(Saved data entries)

_ _ _ _

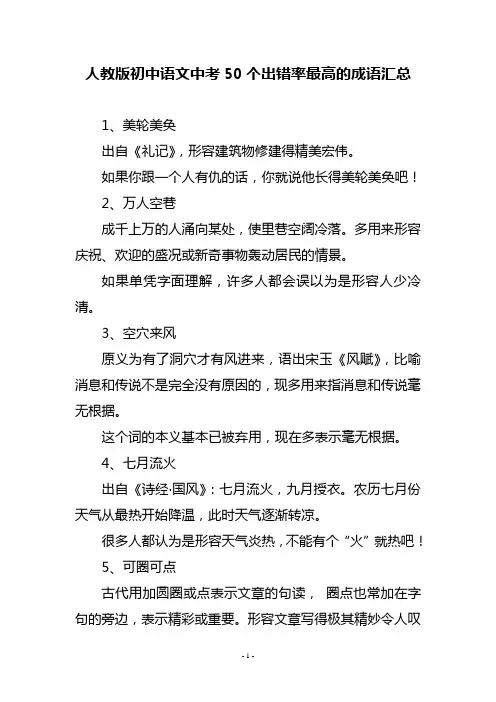 人教版初中语文中考 50 个出错率最高的成语汇总

1、美轮美奂

出自《礼记》，形容建筑物修建得精美宏伟。

如果你跟一个人有仇的话，你就说他长得美轮美奂吧！

2、万人空巷

成千上万的人涌向某处，使里巷空阔冷落。多用来形容庆祝、欢迎的盛况或新奇事物轰动居民的情景。

如果单凭字面理解，许多人都会误以为是形容人少冷清。

3、空穴来风

原义为有了洞穴才有风进来，语出宋玉《风赋》，比喻消息和传说不是完全没有原因的，现多用来指消息和传说毫无根据。

这个词的本义基本已被弃用，现在多表示毫无根据。

4、七月流火

出自《诗经·国风》：七月流火，九月授衣。农历七月份天气从最热开始降温，此时天气逐渐转凉。

很多人都认为是形容天气炎热，不能有个“火”就热吧！

5、可圈可点

古代用加圆圈或点表示文章的句读， 圈点也常加在字句的旁边，表示精彩或重要。形容文章写得极其精妙令人叹

- 1 -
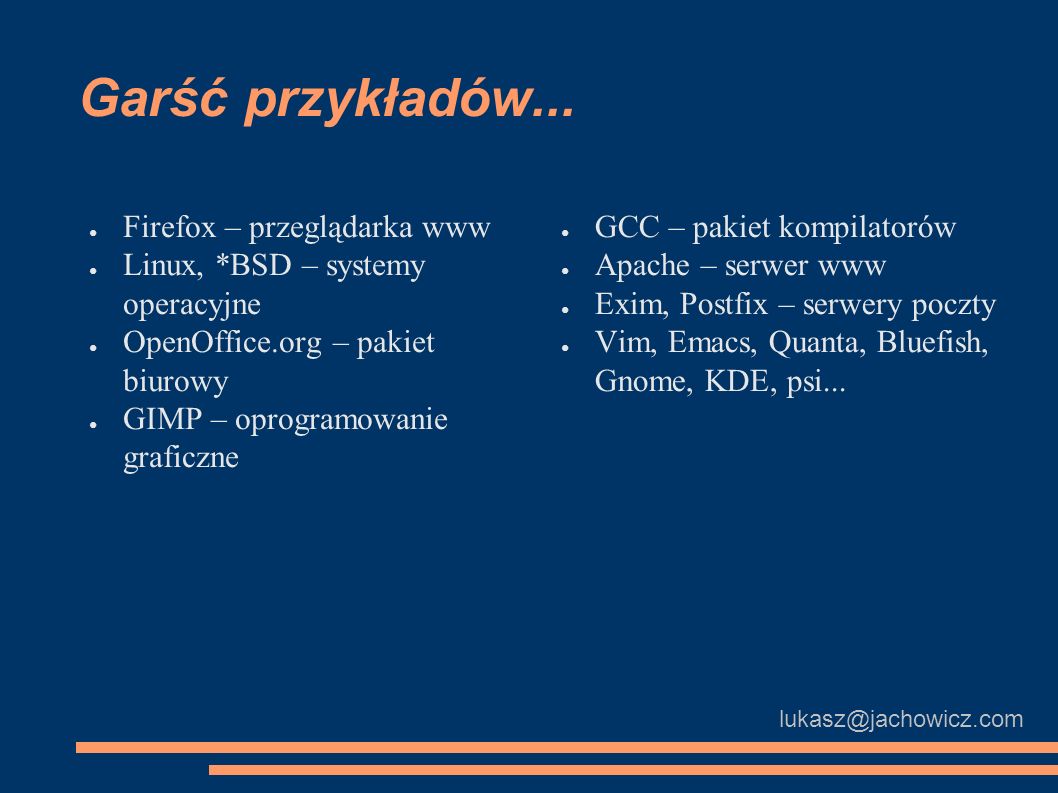 Garść przykładów...

- Firefox – przeglądarka www
- Linux, *BSD – systemy operacyjne
- OpenOffice.org – pakiet biurowy
- GIMP – oprogramowanie graficzne

- GCC – pakiet kompilatorów
- Apache – serwer www
- Exim, Postfix – serwery poczty
- Vim, Emacs, Quanta, Bluefish, Gnome, KDE, psi...

lukasz@jachowicz.com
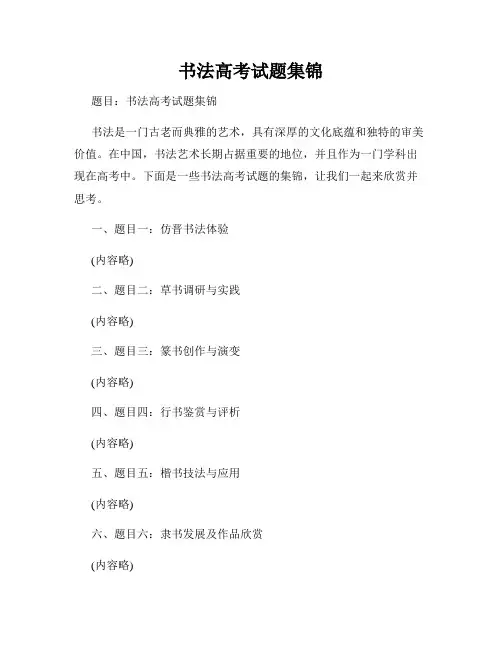 书法高考试题集锦

题目：书法高考试题集锦

书法是一门古老而典雅的艺术，具有深厚的文化底蕴和独特的审美价值。在中国，书法艺术长期占据重要的地位，并且作为一门学科出现在高考中。下面是一些书法高考试题的集锦，让我们一起来欣赏并思考。

一、题目一：仿晋书法体验

(内容略)

二、题目二：草书调研与实践

(内容略)

三、题目三：篆书创作与演变

(内容略)

四、题目四：行书鉴赏与评析

(内容略)

五、题目五：楷书技法与应用

(内容略)

六、题目六：隶书发展及作品欣赏

(内容略)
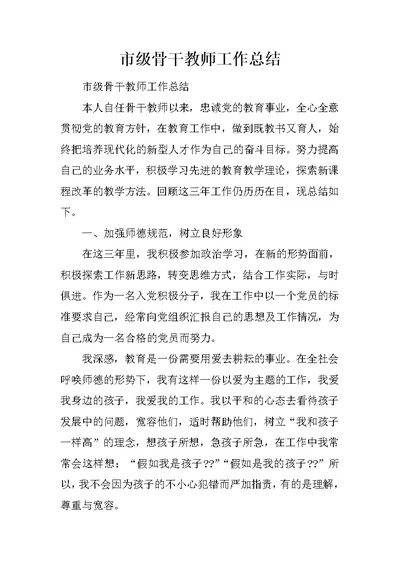 市级骨干教师工作总结

市级骨干教师工作总结

本人自任骨干教师以来，忠诚党的教育事业，全心全意贯彻党的教育方针，在教育工作中，做到既教书又育人，始终把培养现代化的新型人才作为自己的奋斗目标。努力提高自己的业务水平，积极学习先进的教育教学理论，探索新课程改革的教学方法。回顾这三年工作仍历历在目，现总结如下。

一、加强师德规范，树立良好形象

在这三年里，我积极参加政治学习，在新的形势面前，积极探索工作新思路，转变思维方式，结合工作实际，与时俱进。作为一名入党积极分子，我在工作中以一个党员的标准要求自己，经常向党组织汇报自己的思想及工作情况，为自己成为一名合格的党员而努力。

我深感，教育是一份需要用爱去耕耘的事业。在全社会呼唤师德的形势下，我有这样一份以爱为主题的工作，我爱我身边的孩子，我爱我的工作。我以平和的心态去看待孩子发展中的问题，宽容他们，适时帮助他们，树立“我和孩子一样高”的理念，想孩子所想，急孩子所急，在工作中我常常会这样想：“假如我是孩子??”“假如是我的孩子??”所以，我不会因为孩子的不小心犯错而严加指责，有的是理解，尊重与宽容。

_ _ _ _

### Exercise instructions
Quote the records above exactly, leaving out any pictures.

### Written reply
 人教版初中语文中考 50 个出错率最高的成语汇总

1、美轮美奂

出自《礼记》，形容建筑物修建得精美宏伟。

如果你跟一个人有仇的话，你就说他长得美轮美奂吧！

2、万人空巷

成千上万的人涌向某处，使里巷空阔冷落。多用来形容庆祝、欢迎的盛况或新奇事物轰动居民的情景。

如果单凭字面理解，许多人都会误以为是形容人少冷清。

3、空穴来风

原义为有了洞穴才有风进来，语出宋玉《风赋》，比喻消息和传说不是完全没有原因的，现多用来指消息和传说毫无根据。

这个词的本义基本已被弃用，现在多表示毫无根据。

4、七月流火

出自《诗经·国风》：七月流火，九月授衣。农历七月份天气从最热开始降温，此时天气逐渐转凉。

很多人都认为是形容天气炎热，不能有个“火”就热吧！

5、可圈可点

古代用加圆圈或点表示文章的句读， 圈点也常加在字句的旁边，表示精彩或重要。形容文章写得极其精妙令人叹

- 1 -
 Garść przykładów...

- Firefox – przeglądarka www
- Linux, *BSD – systemy operacyjne
- OpenOffice.org – pakiet biurowy
- GIMP – oprogramowanie graficzne

- GCC – pakiet kompilatorów
- Apache – serwer www
- Exim, Postfix – serwery poczty
- Vim, Emacs, Quanta, Bluefish, Gnome, KDE, psi...

lukasz@jachowicz.com
 书法高考试题集锦

题目：书法高考试题集锦

书法是一门古老而典雅的艺术，具有深厚的文化底蕴和独特的审美价值。在中国，书法艺术长期占据重要的地位，并且作为一门学科出现在高考中。下面是一些书法高考试题的集锦，让我们一起来欣赏并思考。

一、题目一：仿晋书法体验

(内容略)

二、题目二：草书调研与实践

(内容略)

三、题目三：篆书创作与演变

(内容略)

四、题目四：行书鉴赏与评析

(内容略)

五、题目五：楷书技法与应用

(内容略)

六、题目六：隶书发展及作品欣赏

(内容略)
 市级骨干教师工作总结

市级骨干教师工作总结

本人自任骨干教师以来，忠诚党的教育事业，全心全意贯彻党的教育方针，在教育工作中，做到既教书又育人，始终把培养现代化的新型人才作为自己的奋斗目标。努力提高自己的业务水平，积极学习先进的教育教学理论，探索新课程改革的教学方法。回顾这三年工作仍历历在目，现总结如下。

一、加强师德规范，树立良好形象

在这三年里，我积极参加政治学习，在新的形势面前，积极探索工作新思路，转变思维方式，结合工作实际，与时俱进。作为一名入党积极分子，我在工作中以一个党员的标准要求自己，经常向党组织汇报自己的思想及工作情况，为自己成为一名合格的党员而努力。

我深感，教育是一份需要用爱去耕耘的事业。在全社会呼唤师德的形势下，我有这样一份以爱为主题的工作，我爱我身边的孩子，我爱我的工作。我以平和的心态去看待孩子发展中的问题，宽容他们，适时帮助他们，树立“我和孩子一样高”的理念，想孩子所想，急孩子所急，在工作中我常常会这样想：“假如我是孩子??”“假如是我的孩子??”所以，我不会因为孩子的不小心犯错而严加指责，有的是理解，尊重与宽容。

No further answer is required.